Finance Minister Pravin Gordhan said in his budget speech the general fuel levy would increase by 30c/l and the Road Accident Fund (RAF) levy by 9c/l, raising the total tax on petrol to R3.15/l and on diesel to R3/l.
BMI said South Africans generally had few alternative travel options, so fuel consumption was unlikely to drop. But a bigger slice of people’s salaries going to paying for petrol meant other areas of the economy would suffer.
South Africans already spent a disproportionate share of their total income on fuel — about 3.6% in the fourth quarter of 2016, BMI said.

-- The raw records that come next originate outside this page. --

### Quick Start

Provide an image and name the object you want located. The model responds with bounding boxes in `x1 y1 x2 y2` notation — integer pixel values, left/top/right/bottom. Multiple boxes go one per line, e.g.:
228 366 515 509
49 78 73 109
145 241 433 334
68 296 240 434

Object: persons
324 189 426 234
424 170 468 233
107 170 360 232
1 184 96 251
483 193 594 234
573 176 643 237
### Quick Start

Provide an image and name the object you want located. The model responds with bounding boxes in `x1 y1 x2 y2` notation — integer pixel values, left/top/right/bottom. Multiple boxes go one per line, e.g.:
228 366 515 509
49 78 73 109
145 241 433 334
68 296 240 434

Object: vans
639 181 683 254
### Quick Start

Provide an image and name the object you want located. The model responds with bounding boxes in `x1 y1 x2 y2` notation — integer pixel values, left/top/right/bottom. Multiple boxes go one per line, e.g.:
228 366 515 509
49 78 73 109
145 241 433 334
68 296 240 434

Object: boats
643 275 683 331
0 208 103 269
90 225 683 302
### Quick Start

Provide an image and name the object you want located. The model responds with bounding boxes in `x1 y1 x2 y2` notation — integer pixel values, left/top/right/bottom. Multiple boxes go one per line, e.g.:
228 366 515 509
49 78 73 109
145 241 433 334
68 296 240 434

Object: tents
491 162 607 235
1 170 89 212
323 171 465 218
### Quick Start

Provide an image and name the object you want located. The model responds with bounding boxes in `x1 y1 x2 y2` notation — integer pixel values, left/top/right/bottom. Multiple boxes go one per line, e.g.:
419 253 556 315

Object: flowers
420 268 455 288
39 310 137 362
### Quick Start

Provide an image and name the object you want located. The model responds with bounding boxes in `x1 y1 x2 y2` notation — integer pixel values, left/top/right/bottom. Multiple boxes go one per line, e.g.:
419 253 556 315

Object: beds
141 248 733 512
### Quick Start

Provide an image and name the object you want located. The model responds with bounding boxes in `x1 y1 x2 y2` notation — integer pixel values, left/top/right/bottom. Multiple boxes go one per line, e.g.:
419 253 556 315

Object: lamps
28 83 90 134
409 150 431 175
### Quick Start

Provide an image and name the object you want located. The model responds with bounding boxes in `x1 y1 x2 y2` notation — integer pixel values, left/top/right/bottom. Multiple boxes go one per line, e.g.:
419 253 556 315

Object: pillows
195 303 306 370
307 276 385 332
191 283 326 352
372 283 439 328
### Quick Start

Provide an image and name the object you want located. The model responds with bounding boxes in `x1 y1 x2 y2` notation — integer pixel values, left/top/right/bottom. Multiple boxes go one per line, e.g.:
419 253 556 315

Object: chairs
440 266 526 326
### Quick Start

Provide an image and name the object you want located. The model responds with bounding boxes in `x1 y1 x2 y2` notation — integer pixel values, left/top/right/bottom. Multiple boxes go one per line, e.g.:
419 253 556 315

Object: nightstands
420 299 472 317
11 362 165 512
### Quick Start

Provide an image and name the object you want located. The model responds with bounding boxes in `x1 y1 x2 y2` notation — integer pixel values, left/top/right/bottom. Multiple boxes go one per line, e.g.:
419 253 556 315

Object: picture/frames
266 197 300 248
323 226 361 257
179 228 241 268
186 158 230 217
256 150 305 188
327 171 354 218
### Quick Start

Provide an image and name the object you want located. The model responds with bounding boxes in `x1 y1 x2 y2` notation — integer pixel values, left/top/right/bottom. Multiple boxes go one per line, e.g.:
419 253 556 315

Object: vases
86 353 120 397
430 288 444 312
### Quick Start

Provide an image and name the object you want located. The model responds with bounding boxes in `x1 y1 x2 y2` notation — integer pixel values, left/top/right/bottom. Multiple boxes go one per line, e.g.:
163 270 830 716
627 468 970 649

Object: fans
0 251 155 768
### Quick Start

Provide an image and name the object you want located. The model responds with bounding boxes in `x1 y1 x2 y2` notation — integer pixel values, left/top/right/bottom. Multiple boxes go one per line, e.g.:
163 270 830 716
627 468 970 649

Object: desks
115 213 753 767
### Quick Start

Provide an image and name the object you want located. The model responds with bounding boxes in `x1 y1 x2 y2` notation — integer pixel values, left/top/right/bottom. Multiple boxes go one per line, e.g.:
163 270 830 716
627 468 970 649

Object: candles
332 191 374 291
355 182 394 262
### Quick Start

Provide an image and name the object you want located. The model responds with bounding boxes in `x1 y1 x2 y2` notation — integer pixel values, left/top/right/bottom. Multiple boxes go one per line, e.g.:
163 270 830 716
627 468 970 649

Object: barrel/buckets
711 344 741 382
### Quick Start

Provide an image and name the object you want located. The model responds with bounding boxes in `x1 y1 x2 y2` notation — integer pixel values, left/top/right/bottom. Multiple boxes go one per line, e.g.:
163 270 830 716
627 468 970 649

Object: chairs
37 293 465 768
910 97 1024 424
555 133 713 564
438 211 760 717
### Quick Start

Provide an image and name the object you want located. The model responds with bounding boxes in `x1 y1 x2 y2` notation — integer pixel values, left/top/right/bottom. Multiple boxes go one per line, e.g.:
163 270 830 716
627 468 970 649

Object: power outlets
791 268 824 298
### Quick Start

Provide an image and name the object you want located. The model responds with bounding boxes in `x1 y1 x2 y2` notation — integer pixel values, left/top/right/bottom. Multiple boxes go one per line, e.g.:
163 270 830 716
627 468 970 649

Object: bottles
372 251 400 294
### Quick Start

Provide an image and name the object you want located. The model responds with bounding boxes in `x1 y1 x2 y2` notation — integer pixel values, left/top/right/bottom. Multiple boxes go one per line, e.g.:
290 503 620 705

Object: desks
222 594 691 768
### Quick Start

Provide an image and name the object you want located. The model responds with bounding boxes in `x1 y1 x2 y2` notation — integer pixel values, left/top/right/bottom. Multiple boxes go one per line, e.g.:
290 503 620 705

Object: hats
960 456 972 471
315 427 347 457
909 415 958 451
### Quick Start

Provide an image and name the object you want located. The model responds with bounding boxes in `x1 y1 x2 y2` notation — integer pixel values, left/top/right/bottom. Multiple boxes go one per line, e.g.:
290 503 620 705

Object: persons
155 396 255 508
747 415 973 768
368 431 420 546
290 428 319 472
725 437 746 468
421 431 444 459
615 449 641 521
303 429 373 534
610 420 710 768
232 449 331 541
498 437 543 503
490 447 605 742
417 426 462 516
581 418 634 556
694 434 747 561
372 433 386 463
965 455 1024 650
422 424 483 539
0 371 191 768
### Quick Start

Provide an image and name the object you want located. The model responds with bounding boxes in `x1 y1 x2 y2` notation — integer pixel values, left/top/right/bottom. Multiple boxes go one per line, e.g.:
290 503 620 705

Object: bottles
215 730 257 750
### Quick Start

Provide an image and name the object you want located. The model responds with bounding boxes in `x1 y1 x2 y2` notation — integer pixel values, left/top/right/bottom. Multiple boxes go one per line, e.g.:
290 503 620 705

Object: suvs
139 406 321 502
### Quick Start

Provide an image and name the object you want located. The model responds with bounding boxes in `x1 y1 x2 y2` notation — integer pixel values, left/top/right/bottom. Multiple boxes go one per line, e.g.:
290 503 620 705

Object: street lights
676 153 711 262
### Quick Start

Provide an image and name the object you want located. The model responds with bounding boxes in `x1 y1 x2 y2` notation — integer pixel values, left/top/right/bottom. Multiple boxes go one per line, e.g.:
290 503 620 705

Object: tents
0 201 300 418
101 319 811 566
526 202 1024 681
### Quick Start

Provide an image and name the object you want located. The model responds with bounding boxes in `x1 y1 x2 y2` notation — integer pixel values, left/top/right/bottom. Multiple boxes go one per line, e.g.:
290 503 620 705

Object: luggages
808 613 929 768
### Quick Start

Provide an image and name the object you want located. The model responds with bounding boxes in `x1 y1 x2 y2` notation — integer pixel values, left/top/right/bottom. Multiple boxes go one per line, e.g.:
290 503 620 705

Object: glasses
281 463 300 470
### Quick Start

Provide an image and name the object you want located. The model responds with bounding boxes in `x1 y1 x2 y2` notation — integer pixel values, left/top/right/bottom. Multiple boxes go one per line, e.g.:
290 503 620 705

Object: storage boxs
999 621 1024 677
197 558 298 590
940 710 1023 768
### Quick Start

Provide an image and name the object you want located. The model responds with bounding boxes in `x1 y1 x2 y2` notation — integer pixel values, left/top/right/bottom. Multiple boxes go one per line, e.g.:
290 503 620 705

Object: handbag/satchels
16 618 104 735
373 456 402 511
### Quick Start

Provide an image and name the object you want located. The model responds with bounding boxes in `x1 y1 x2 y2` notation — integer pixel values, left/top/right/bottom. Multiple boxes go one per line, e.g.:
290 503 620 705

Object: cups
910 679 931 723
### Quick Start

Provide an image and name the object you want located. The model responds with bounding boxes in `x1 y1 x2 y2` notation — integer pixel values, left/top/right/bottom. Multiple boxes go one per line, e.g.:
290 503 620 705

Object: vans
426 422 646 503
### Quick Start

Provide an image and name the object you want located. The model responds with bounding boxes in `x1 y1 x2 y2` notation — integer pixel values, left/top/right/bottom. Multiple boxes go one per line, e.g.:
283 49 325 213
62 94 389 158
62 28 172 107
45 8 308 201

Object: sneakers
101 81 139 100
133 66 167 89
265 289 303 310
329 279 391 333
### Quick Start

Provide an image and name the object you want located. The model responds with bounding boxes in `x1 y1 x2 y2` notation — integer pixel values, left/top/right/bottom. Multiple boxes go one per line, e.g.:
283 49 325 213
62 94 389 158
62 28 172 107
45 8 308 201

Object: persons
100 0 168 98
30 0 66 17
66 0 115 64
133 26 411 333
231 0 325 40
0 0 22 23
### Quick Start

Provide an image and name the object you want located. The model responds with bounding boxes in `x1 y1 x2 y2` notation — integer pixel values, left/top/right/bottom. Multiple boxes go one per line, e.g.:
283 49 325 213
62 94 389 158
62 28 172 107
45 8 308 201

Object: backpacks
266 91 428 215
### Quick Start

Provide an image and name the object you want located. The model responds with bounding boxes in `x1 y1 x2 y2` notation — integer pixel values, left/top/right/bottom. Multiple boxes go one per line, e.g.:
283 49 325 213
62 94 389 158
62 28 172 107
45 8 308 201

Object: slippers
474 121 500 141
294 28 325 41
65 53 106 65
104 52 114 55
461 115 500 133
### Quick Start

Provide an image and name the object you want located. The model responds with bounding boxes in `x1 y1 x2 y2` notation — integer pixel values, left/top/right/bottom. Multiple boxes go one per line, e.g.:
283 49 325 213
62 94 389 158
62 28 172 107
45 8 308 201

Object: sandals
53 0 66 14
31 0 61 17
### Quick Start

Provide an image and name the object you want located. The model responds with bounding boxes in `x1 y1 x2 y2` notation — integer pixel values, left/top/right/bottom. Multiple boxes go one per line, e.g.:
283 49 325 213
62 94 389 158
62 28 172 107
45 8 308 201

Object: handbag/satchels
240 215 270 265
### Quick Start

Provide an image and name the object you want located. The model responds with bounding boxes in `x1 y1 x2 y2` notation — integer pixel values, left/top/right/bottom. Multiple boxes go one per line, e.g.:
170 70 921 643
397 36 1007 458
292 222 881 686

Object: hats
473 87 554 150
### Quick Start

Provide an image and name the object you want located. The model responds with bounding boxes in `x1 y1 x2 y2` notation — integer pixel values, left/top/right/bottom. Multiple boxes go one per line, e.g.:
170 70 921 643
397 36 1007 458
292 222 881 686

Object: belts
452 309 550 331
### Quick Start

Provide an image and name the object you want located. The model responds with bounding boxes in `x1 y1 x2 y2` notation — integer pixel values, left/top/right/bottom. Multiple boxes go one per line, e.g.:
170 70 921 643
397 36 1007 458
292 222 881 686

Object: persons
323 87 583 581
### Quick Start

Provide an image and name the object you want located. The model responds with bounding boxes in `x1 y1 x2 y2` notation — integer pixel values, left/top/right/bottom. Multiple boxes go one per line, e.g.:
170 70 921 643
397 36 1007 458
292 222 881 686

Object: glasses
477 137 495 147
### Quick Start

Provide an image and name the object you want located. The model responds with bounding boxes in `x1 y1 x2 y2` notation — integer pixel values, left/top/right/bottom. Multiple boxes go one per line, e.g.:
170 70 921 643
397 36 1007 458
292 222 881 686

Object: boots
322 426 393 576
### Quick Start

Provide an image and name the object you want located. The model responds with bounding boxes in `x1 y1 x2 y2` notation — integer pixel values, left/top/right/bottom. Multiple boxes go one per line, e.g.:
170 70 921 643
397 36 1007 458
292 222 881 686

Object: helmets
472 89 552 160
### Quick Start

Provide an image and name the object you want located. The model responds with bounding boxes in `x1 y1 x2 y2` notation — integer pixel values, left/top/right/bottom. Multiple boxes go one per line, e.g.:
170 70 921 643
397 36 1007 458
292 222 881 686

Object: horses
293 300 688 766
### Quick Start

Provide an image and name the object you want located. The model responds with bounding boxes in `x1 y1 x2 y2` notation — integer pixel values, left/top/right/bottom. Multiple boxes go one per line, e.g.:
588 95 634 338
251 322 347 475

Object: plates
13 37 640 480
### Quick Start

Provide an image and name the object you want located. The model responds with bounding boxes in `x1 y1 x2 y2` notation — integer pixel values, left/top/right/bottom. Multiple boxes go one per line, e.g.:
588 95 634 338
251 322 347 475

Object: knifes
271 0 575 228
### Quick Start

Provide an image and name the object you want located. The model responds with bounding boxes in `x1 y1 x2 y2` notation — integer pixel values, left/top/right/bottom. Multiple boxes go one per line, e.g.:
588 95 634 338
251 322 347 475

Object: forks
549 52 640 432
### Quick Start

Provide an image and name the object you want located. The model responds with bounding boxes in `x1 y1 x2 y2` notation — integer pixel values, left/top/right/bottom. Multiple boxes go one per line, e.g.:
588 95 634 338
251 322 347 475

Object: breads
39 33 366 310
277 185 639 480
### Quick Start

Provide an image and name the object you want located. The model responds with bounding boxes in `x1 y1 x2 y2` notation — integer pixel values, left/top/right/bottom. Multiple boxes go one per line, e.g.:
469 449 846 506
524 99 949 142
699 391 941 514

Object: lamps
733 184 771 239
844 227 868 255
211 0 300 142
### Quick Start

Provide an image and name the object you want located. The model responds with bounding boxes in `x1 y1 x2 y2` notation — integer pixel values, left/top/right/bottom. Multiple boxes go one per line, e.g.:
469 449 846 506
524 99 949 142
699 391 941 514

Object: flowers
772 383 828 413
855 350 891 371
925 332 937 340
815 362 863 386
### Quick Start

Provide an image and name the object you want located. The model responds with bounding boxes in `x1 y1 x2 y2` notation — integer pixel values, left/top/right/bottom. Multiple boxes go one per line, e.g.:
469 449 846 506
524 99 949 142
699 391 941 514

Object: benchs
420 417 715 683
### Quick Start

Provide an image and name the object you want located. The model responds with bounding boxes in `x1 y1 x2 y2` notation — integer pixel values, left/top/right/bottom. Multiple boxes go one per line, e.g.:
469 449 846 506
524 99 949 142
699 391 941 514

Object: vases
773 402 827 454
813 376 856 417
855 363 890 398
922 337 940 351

“This figure will rise further following several price increases from December 2016 into 2017, which has seen an increase of 79c/l for petrol and 60c/l for diesel. Assuming an average daily income of approximately R210, it now takes consumers around 6.5% of daily wages to purchase 1l of 95 octane petrol. Given our forecast for low household income levels to persist, and inflationary pressures to begin to squeeze disposable incomes, it is unlikely that retail demand growth will accelerate significantly. In relative terms, the cost of fuel in SA remains prohibitively high and so consumption will remain constrained,” the report said.